If the tax deregulation takes place on the basis of the conversion tax law special standard of § 20 para. 2 S. 2 No. 3 UmwStG, are the unwrapped assets according to § 20 para. 2 S. 1 Hs. 1 UmwStG with their common value, so that in principle no special feature results. The silent loads thus reduce the input gain or increase the input loss.
3.5.1. Pension provisions in accordance with § 6a EStG
In pension provisions, hidden burdens are particularly often hidden due to the special valuation procedure according to § 6a EStG. By the exception of § 20 para 2 S. 1 Hs. 2 UmwStG, the legislature avoids the discovery of these silent burdens within the framework of the contribution. The provision specifies that in the case of the (co-)transfer of pension provisions, these are always to be assessed in the tax balance sheet in accordance with § 6a EStG and are therefore to be used with their book value. This applies both to cases where the taxable person voluntarily chooses to recognise the common value and to cases where the taxable person is obliged to recognise the common value by virtue of conversion tax deregulation. As a result, the hidden charges in pension provisions are not transferred on the transfer date according to § 20 para. 2 UmwStG revealed.

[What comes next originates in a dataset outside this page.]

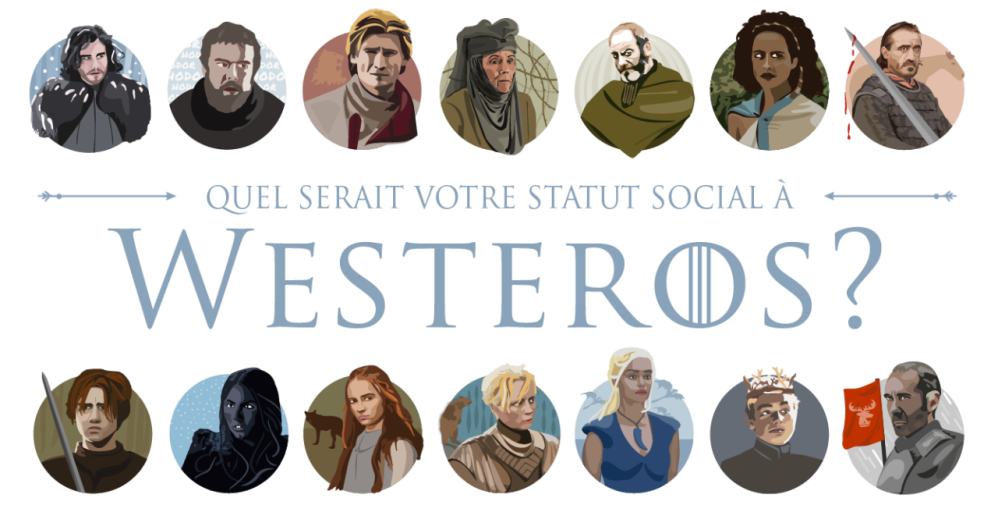 How Well-Off Would You Be in Westeros?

However, if the submission is made with reference to § 20 para. 5 and 6 UmwStG retroactively, for the question of tax derailment – as described above – the general derailment regulations may be used. § 12 Abs. 1 KStG sees neither one of the exception provisions of § 20 para. 2 S. 1 Hs. 2 UmwStG, still includes § 12 para. 1 KStG a reference to this. In the case of retroactive contributions, pension provisions are therefore first to be recognised with their book value according to § 6a EStG, irrespective of whether the other assets are valued at their book value, intermediate value or common value, in accordance with § 20 (2) S. 1 Hs. 2 UmwStG. Only at the time of the actual transfer of the pension provisions to the acquiring company does the unbundling take place in accordance with general rules and thus at the common value and with the discovery of the hidden charges.[340]
This article does not replace tax or legal advice in an individual case. Facts, current law, jurisdiction, documentation and implementation remain decisive.